Suppositories and Enemas as “Bottom Medicine”:

Enemas are liquids introduced rectally to stimulate an almost immediate voiding reflex and will be described more fully in the next paragraph. Suppositories are solids introduced by the same route to promote voiding. A mild suppository is glycerin in a solid stick-like or bullet form. Glycerin in its natural form is a liquid, but it can be mixed with a wax much like chocolate can be to make it solid and melt less quickly.   It mainly provides for adding bulk, lubrication, and moisture retention to stimulate and ease evacuation.  It is a common ingredient in shaving lotions and K-Y lubricating cream so it is very safe and non-irritating in general.  Bisacodyl can be used as a suppository and is a more powerful voiding agent. Dulcolax is a common brand. An even more powerful and stimulative bisacodyl suppository brand is the “Magic Bullet” which is water-based.  It melts easily upon insertion and is absorbed rapidly.  The term “liquid suppository” is an oxymoron, but has become commonplace because marketing types found that the term suppository had a less negative impression than an enema for sales of very small enema liquid squeeze bottles.  Liquid glycerin is much more stimulative and is sold as a “liquid suppository” for infants (Pedialax) and adults.  Bisacodyl is also available in the “liquid suppository” bottle form. The rectal route is the least favorite choice of parents and children. It is viewed as a last resort because of the emotional and physical conflicts that almost inevitably result with very anxious children and frightened, scared parents. Encopretic children almost by definition do not want to use the anal passage for anything going out much less anything going in!

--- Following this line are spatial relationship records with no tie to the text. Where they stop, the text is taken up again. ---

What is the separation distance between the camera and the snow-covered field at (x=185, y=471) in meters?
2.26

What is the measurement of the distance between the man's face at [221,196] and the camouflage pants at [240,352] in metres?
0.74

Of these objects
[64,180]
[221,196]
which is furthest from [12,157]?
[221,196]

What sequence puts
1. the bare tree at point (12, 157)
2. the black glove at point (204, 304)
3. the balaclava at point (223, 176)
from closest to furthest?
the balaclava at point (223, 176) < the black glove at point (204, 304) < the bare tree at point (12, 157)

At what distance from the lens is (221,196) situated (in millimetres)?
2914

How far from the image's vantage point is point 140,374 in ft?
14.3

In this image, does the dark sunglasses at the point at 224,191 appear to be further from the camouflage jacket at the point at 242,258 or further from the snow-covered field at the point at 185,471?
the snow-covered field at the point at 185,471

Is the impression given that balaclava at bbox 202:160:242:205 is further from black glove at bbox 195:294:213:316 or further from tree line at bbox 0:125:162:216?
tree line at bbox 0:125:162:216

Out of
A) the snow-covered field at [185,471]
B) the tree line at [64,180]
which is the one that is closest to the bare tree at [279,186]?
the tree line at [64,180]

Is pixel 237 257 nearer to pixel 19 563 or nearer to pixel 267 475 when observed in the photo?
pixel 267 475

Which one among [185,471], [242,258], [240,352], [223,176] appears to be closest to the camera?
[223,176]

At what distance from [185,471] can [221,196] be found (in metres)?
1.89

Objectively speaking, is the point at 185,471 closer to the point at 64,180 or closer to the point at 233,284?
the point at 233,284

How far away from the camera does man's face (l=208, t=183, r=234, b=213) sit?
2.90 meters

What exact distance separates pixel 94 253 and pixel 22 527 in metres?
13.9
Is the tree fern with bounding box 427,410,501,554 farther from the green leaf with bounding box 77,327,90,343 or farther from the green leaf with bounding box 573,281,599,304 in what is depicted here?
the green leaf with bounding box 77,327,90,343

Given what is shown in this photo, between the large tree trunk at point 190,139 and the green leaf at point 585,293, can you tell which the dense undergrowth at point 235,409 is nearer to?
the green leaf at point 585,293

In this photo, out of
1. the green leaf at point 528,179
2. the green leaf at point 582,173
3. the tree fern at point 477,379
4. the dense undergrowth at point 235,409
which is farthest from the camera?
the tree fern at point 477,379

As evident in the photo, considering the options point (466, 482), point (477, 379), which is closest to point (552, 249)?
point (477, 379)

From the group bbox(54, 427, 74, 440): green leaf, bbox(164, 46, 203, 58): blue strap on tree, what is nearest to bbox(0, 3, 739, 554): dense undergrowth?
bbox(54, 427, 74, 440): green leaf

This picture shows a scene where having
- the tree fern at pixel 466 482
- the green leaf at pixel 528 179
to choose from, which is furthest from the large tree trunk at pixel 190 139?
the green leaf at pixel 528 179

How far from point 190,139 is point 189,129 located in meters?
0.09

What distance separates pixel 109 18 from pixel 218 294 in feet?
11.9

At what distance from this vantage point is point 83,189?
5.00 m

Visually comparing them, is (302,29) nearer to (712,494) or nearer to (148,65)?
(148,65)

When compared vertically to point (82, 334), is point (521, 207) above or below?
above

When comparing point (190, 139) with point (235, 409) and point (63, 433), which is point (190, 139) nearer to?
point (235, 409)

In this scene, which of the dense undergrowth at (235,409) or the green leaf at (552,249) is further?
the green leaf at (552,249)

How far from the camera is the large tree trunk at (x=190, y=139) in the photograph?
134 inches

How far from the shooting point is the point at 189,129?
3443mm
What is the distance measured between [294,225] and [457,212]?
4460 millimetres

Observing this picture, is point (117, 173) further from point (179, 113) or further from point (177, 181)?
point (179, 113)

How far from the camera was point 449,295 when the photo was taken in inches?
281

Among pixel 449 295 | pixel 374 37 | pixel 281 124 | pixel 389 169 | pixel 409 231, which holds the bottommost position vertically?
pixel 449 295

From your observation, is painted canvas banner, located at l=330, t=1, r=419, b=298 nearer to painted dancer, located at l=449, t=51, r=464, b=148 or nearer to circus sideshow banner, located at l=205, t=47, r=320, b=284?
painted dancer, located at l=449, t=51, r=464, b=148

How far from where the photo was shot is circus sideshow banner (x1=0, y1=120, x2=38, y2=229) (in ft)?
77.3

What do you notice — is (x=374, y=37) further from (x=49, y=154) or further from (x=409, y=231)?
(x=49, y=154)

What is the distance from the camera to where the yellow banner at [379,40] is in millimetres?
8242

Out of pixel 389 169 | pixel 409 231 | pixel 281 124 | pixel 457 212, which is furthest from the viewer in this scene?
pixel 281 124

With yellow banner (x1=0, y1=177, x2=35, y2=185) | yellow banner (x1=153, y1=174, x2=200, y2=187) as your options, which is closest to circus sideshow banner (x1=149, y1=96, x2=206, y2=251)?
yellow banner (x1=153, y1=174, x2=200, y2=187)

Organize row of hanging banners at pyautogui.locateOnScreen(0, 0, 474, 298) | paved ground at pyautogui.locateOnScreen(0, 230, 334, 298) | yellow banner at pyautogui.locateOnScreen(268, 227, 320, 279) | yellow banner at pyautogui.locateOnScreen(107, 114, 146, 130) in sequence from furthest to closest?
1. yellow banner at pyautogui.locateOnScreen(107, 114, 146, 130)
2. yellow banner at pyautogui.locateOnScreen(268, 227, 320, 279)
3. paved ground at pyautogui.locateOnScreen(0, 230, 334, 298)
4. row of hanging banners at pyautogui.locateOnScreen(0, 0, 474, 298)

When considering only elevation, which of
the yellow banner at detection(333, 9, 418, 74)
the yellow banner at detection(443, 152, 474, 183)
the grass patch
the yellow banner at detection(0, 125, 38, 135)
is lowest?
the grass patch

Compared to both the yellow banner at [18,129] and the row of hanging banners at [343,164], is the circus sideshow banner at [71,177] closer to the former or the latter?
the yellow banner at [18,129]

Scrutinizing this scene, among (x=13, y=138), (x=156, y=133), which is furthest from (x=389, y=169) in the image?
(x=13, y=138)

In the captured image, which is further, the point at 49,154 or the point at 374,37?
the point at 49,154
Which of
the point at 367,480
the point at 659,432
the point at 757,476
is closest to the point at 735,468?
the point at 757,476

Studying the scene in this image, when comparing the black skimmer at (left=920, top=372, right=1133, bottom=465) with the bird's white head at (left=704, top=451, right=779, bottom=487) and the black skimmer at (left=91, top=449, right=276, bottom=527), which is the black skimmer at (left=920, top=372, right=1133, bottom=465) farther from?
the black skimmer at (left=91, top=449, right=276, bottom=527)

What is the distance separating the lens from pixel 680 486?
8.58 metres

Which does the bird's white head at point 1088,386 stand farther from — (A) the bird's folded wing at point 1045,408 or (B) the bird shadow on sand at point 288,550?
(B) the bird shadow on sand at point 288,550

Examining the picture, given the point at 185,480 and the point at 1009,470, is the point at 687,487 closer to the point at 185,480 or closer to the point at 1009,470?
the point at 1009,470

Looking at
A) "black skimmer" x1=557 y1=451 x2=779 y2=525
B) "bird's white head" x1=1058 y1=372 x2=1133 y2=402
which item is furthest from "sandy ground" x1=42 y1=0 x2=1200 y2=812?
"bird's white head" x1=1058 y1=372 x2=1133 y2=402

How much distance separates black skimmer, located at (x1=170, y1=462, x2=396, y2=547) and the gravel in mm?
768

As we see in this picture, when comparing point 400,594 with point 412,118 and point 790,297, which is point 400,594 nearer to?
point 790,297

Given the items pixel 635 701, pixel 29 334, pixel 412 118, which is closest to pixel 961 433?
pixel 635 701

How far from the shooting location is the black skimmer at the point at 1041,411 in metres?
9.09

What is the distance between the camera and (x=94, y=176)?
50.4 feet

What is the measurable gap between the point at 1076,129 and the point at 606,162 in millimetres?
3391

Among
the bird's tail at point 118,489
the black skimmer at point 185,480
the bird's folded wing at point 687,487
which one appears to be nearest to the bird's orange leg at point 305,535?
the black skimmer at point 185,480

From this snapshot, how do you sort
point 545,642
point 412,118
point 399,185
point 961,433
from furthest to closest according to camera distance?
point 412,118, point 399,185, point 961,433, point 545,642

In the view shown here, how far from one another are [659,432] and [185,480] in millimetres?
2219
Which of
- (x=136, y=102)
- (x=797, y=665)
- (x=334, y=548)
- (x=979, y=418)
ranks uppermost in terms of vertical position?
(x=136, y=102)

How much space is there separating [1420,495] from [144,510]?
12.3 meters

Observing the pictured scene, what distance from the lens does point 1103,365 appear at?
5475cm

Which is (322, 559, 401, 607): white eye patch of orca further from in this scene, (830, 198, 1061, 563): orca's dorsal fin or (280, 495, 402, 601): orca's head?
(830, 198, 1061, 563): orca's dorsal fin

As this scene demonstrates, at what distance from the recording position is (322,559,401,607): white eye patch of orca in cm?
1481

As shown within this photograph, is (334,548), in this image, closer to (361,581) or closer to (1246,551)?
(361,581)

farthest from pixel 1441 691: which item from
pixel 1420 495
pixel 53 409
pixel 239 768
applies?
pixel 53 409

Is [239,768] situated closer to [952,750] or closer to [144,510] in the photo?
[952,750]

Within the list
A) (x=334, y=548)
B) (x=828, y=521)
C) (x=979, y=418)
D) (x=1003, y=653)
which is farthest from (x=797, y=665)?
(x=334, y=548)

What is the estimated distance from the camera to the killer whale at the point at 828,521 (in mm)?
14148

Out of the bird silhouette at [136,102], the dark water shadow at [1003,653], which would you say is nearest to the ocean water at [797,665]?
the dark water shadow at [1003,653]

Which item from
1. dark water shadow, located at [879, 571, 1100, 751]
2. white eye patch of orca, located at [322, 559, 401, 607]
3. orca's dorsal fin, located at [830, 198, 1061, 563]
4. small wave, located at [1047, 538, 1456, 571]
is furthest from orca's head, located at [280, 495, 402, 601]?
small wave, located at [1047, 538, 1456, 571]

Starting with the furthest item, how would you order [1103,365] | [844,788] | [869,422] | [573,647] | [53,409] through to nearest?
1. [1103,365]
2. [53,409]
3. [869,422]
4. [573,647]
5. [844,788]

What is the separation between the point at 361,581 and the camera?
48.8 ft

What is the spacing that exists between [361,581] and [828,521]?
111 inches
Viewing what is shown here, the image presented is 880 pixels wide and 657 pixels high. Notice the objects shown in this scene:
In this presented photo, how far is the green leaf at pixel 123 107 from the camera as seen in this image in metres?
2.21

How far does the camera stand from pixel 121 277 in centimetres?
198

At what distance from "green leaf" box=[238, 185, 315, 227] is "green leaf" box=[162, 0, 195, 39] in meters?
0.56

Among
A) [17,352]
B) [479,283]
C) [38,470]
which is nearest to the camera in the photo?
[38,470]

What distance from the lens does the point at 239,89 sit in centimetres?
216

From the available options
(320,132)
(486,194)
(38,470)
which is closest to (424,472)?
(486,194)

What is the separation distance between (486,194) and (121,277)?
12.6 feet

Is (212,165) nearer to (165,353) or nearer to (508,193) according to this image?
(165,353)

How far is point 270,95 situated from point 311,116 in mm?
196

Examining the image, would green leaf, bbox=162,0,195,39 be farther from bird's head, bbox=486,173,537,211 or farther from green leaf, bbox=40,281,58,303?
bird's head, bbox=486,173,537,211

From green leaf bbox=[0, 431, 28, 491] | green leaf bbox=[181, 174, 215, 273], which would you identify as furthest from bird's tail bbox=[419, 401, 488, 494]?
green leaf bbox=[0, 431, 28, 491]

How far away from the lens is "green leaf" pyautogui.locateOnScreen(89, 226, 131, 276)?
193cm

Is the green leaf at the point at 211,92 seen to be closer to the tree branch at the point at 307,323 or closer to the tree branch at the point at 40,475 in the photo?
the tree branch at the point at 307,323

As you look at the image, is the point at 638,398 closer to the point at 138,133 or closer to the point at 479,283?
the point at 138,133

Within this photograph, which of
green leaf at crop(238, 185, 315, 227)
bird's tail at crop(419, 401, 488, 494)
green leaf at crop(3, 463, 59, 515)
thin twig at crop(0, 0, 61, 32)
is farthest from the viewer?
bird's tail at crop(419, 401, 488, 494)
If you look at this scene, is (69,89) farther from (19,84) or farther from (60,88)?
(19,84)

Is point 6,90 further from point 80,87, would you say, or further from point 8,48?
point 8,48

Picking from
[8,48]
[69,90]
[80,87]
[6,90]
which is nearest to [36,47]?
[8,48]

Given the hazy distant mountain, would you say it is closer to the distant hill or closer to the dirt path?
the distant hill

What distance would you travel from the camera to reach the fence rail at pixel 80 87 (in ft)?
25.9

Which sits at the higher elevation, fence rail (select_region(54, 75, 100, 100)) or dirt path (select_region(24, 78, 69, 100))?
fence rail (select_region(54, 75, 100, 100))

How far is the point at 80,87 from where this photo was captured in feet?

Curiously, this very attitude probably leads to the necessity of having to use enemas more often than is really necessary for clean outs because these children are very susceptible to holding stool and getting backed up over and over.  Backed up stool tends to dry out and harden which can cause an obstruction or leakage of stool around the blockage, often leaving an enema as the only solution for adequate emptying.

An enema is simply the procedure of adding fluid to the rectum and sigmoid colon, which promotes bowel contractions. It is a very powerful and immediate unconditioned stimulus leading to an unconditioned response of bowel evacuation. Most of us have learned more subtle conditioned stimuli cues for voiding. For example, the gastrocolic reflex after breakfast with coffee. Few children can successfully resist voiding with an enema. I suspect that for these children oral laxatives lead to very tiring battles and confusion within their bodies in attempting to resist voiding contraction cues for days at a time!!!  The success of the Soiling Solutions(R) (SS) protocol relies on the much more predictable action of the rectal route for promoting rapid conditioning of successful pooping on the toilet with the immediate relief experienced by the child.  However, simply repeating enemas day after day is not a rational program.  SS is carefully designed to lead the child to becoming self-sufficient and independent.  A daily “Power Hour” with carefully designed steps spelled out in the Clean Kid Manual(C) (CKM) is necessary to enable a transition to the child’s independence.